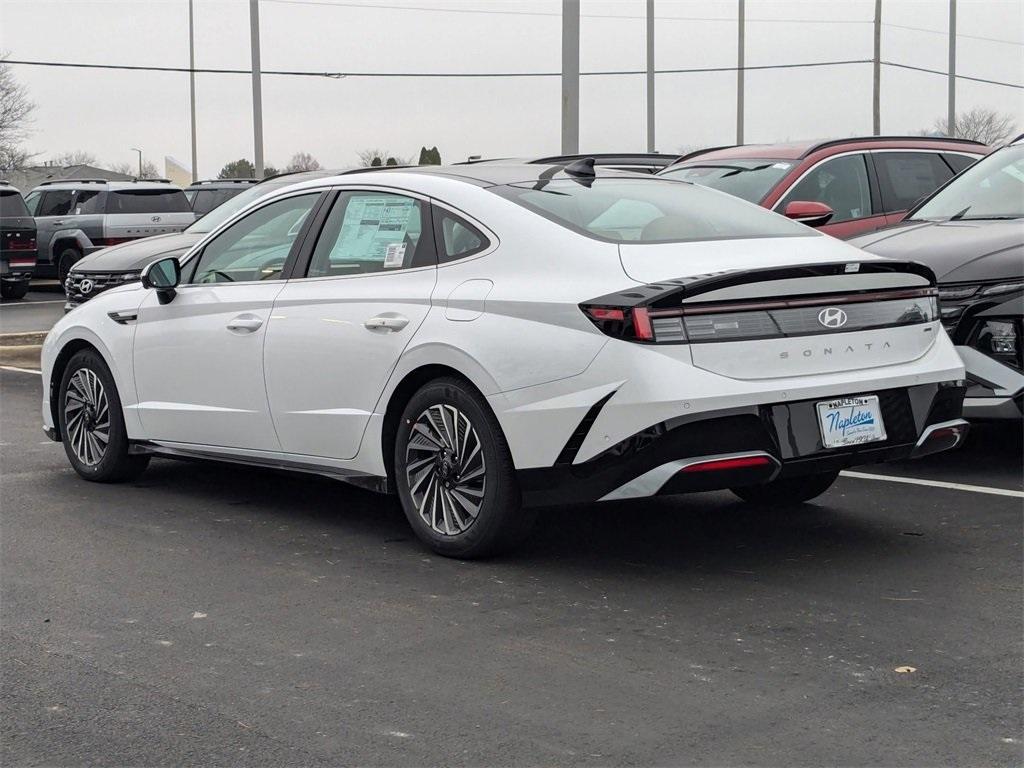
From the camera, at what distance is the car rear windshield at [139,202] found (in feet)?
82.8

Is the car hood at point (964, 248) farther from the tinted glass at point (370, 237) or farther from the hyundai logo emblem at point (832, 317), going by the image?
the tinted glass at point (370, 237)

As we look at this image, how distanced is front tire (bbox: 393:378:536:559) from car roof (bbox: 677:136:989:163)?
5.56 meters

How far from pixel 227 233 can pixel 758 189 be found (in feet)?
15.1

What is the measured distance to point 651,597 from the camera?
542 centimetres

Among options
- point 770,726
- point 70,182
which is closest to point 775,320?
point 770,726

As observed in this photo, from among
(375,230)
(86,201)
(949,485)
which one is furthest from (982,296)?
(86,201)

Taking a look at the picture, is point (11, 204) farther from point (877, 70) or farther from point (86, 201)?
point (877, 70)

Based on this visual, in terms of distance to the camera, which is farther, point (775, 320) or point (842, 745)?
point (775, 320)

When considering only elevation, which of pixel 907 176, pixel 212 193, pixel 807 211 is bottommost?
pixel 807 211

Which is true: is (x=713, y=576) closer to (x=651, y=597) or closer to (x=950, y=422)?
(x=651, y=597)

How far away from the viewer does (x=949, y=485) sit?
748 centimetres

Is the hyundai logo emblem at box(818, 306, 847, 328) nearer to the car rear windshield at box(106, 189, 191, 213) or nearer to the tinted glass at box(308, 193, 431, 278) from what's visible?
the tinted glass at box(308, 193, 431, 278)

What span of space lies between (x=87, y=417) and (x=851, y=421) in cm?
429

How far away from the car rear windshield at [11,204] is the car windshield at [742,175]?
15.9 meters
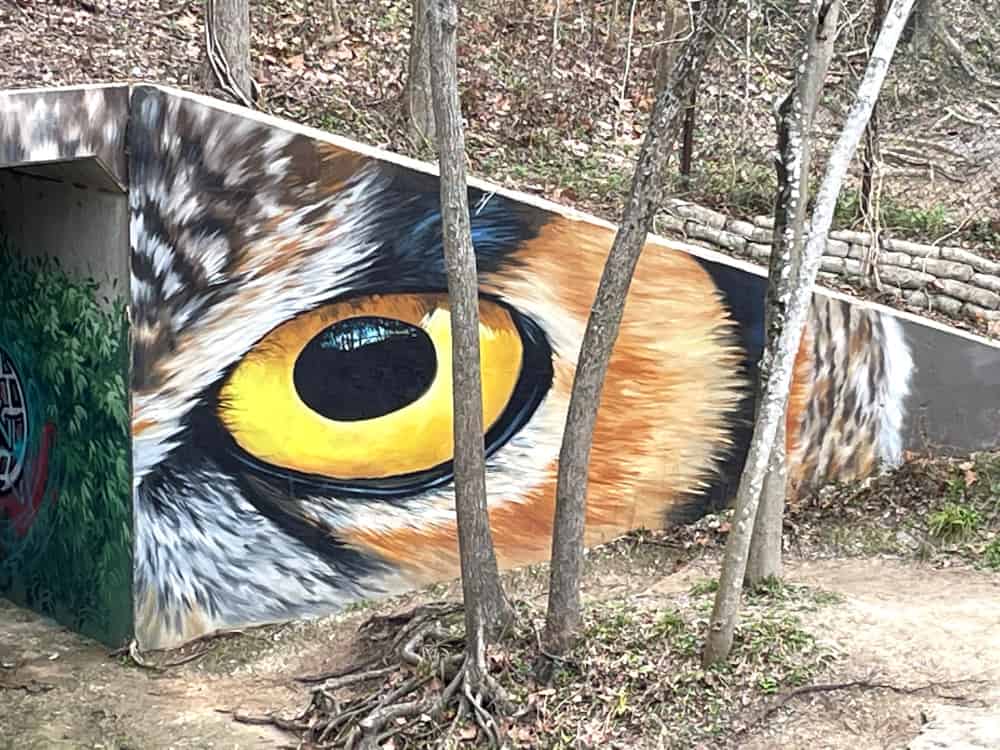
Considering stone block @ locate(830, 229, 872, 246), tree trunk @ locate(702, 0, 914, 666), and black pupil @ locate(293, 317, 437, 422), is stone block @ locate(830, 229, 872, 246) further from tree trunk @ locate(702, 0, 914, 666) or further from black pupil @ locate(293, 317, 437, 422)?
tree trunk @ locate(702, 0, 914, 666)

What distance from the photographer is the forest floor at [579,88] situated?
10.4 m

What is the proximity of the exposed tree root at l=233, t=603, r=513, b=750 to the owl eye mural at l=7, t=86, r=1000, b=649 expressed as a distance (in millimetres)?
1056

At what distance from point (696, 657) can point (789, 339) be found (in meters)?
1.78

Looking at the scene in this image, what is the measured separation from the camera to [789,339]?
19.6 ft

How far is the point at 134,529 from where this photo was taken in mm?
8094

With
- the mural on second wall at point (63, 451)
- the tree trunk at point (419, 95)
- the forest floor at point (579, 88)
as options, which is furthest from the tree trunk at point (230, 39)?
the mural on second wall at point (63, 451)

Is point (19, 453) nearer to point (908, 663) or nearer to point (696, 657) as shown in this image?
point (696, 657)

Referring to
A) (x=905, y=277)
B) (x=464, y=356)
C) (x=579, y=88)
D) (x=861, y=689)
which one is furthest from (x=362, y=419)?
(x=579, y=88)

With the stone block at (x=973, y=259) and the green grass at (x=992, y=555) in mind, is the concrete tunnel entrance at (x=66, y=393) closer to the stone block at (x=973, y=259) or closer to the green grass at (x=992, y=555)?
the green grass at (x=992, y=555)

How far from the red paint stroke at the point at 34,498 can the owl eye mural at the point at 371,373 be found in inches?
10.6

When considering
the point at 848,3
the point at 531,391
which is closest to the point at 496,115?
the point at 848,3

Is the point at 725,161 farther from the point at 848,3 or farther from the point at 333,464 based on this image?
the point at 333,464

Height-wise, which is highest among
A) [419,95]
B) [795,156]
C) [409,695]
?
[419,95]

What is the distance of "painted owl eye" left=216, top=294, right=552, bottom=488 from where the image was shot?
8.20m
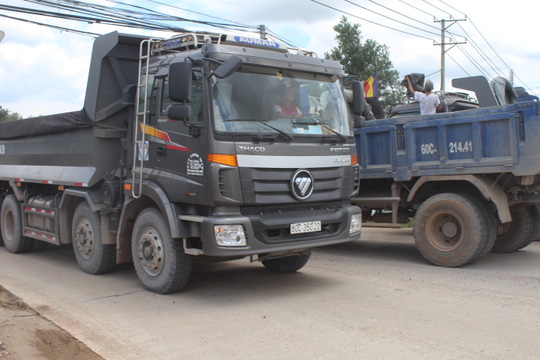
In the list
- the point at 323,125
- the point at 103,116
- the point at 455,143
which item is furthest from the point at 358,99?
the point at 103,116

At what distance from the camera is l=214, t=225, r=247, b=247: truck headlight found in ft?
19.7

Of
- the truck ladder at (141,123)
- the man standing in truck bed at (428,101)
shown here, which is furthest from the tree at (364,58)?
the truck ladder at (141,123)

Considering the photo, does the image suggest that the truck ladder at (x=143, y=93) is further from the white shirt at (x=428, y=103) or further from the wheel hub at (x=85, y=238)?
the white shirt at (x=428, y=103)

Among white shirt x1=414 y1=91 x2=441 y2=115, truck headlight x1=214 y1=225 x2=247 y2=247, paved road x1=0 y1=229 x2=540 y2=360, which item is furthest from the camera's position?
white shirt x1=414 y1=91 x2=441 y2=115

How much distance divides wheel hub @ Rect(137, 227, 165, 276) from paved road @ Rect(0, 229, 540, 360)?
0.34 metres

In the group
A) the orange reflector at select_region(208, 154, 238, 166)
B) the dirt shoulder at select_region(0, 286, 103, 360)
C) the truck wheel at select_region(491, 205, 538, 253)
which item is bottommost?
the dirt shoulder at select_region(0, 286, 103, 360)

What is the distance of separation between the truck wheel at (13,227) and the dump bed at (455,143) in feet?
20.4

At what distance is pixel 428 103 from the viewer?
9.45 m

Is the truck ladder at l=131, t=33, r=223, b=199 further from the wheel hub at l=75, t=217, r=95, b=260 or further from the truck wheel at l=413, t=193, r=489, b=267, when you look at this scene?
the truck wheel at l=413, t=193, r=489, b=267

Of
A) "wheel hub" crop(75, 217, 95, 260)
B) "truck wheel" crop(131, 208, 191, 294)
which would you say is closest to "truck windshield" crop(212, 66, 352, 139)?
"truck wheel" crop(131, 208, 191, 294)

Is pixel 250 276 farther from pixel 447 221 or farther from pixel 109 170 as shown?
pixel 447 221

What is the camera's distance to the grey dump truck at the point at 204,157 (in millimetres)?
6117

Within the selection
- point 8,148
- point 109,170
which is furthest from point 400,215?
point 8,148

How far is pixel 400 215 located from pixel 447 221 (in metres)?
1.22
####
Work instructions: Retype all of the items above line for line, leaving out the pictures.

Task answer:
From the camera, at what distance is the car rear windshield at [139,202] found (in feet)?
82.8

Is the car hood at point (964, 248) farther from the tinted glass at point (370, 237) or farther from the hyundai logo emblem at point (832, 317), going by the image?
the tinted glass at point (370, 237)

As we look at this image, how distanced is front tire (bbox: 393:378:536:559) from car roof (bbox: 677:136:989:163)?
5.56 meters

How far from pixel 227 233 can pixel 758 189 be found (in feet)?
15.1

What is the measured distance to point 651,597 from the camera?
542 centimetres

Among options
- point 770,726
- point 70,182
which is closest to point 775,320?
point 770,726

As observed in this photo, from among
(375,230)
(86,201)
(949,485)
which one is furthest from (982,296)?
(86,201)

Taking a look at the picture, is point (11, 204) farther from point (877, 70) or farther from point (86, 201)?
point (877, 70)

Based on this visual, in terms of distance to the camera, which is farther, point (775, 320) or point (842, 745)?
point (775, 320)

When considering only elevation, which of pixel 907 176, pixel 212 193, pixel 807 211 is bottommost?
pixel 807 211

Which is true: is (x=713, y=576) closer to (x=651, y=597) or closer to (x=950, y=422)?
(x=651, y=597)

How far away from the viewer does (x=949, y=485) sit?
748 centimetres

Is the hyundai logo emblem at box(818, 306, 847, 328) nearer to the car rear windshield at box(106, 189, 191, 213) or nearer to the tinted glass at box(308, 193, 431, 278) from what's visible?
the tinted glass at box(308, 193, 431, 278)

What span of space lies between (x=87, y=417) and (x=851, y=421) in cm?
429

How far away from the car rear windshield at [11,204] is the car windshield at [742,175]?
15.9 meters
Considering stone block @ locate(830, 229, 872, 246), tree trunk @ locate(702, 0, 914, 666), and black pupil @ locate(293, 317, 437, 422), is stone block @ locate(830, 229, 872, 246) further from tree trunk @ locate(702, 0, 914, 666) or further from black pupil @ locate(293, 317, 437, 422)?
tree trunk @ locate(702, 0, 914, 666)

What distance from the photographer is the forest floor at [579,88] situated?
10.4 m

What is the proximity of the exposed tree root at l=233, t=603, r=513, b=750 to the owl eye mural at l=7, t=86, r=1000, b=649 expressed as a distance (in millimetres)?
1056

At what distance from point (696, 657) can point (789, 339) be found (in meters)?
1.78

Looking at the scene in this image, what is the measured separation from the camera to [789,339]?
19.6 ft

How far is the point at 134,529 from where this photo was taken in mm?
8094

With
- the mural on second wall at point (63, 451)
- the tree trunk at point (419, 95)
- the forest floor at point (579, 88)
as options, which is furthest from the tree trunk at point (230, 39)?
the mural on second wall at point (63, 451)

Is point (19, 453) nearer to point (908, 663) or nearer to point (696, 657) as shown in this image?
point (696, 657)

Referring to
A) (x=905, y=277)
B) (x=464, y=356)
C) (x=579, y=88)
D) (x=861, y=689)
which one is furthest from (x=362, y=419)?
(x=579, y=88)

With the stone block at (x=973, y=259) and the green grass at (x=992, y=555) in mind, is the concrete tunnel entrance at (x=66, y=393) closer to the stone block at (x=973, y=259) or closer to the green grass at (x=992, y=555)?
the green grass at (x=992, y=555)

How far from the red paint stroke at the point at 34,498 can the owl eye mural at the point at 371,373 be found in inches?
10.6

When considering
the point at 848,3
the point at 531,391
which is closest to the point at 496,115?
the point at 848,3

Is the point at 725,161 farther from the point at 848,3 or farther from the point at 333,464 based on this image?
the point at 333,464

Height-wise, which is highest among
A) [419,95]
B) [795,156]
C) [409,695]
?
[419,95]

What is the distance of "painted owl eye" left=216, top=294, right=552, bottom=488 from where the image was shot?
8.20m
In the list
- the point at 323,125
- the point at 103,116
- the point at 455,143
which item is furthest from the point at 358,99?
the point at 103,116

At what distance from the camera is l=214, t=225, r=247, b=247: truck headlight found in ft?
19.7

Of
- the truck ladder at (141,123)
- the man standing in truck bed at (428,101)
shown here, which is furthest from the tree at (364,58)?
the truck ladder at (141,123)

Considering the photo, does the image suggest that the truck ladder at (x=143, y=93) is further from the white shirt at (x=428, y=103) or further from the wheel hub at (x=85, y=238)?
the white shirt at (x=428, y=103)

Among white shirt x1=414 y1=91 x2=441 y2=115, truck headlight x1=214 y1=225 x2=247 y2=247, paved road x1=0 y1=229 x2=540 y2=360, which item is furthest from the camera's position?
white shirt x1=414 y1=91 x2=441 y2=115

How much distance divides wheel hub @ Rect(137, 227, 165, 276) from paved road @ Rect(0, 229, 540, 360)?
0.34 metres

In the group
A) the orange reflector at select_region(208, 154, 238, 166)
B) the dirt shoulder at select_region(0, 286, 103, 360)
C) the truck wheel at select_region(491, 205, 538, 253)
which item is bottommost?
the dirt shoulder at select_region(0, 286, 103, 360)

What is the distance of separation between the truck wheel at (13,227) and the dump bed at (455,143) in feet?
20.4

At what distance is pixel 428 103 from the viewer?
9.45 m

Is the truck ladder at l=131, t=33, r=223, b=199 further from the wheel hub at l=75, t=217, r=95, b=260 or further from the truck wheel at l=413, t=193, r=489, b=267, when you look at this scene?
the truck wheel at l=413, t=193, r=489, b=267

Of
A) "wheel hub" crop(75, 217, 95, 260)
B) "truck wheel" crop(131, 208, 191, 294)
which would you say is closest to "truck windshield" crop(212, 66, 352, 139)?
"truck wheel" crop(131, 208, 191, 294)

Is pixel 250 276 farther from pixel 447 221 or farther from pixel 109 170 as shown?
pixel 447 221

What is the camera's distance to the grey dump truck at the point at 204,157 (in millimetres)?
6117

Within the selection
- point 8,148
- point 109,170
which is furthest from point 400,215?
point 8,148

How far is pixel 400 215 located from pixel 447 221 (in metres)?
1.22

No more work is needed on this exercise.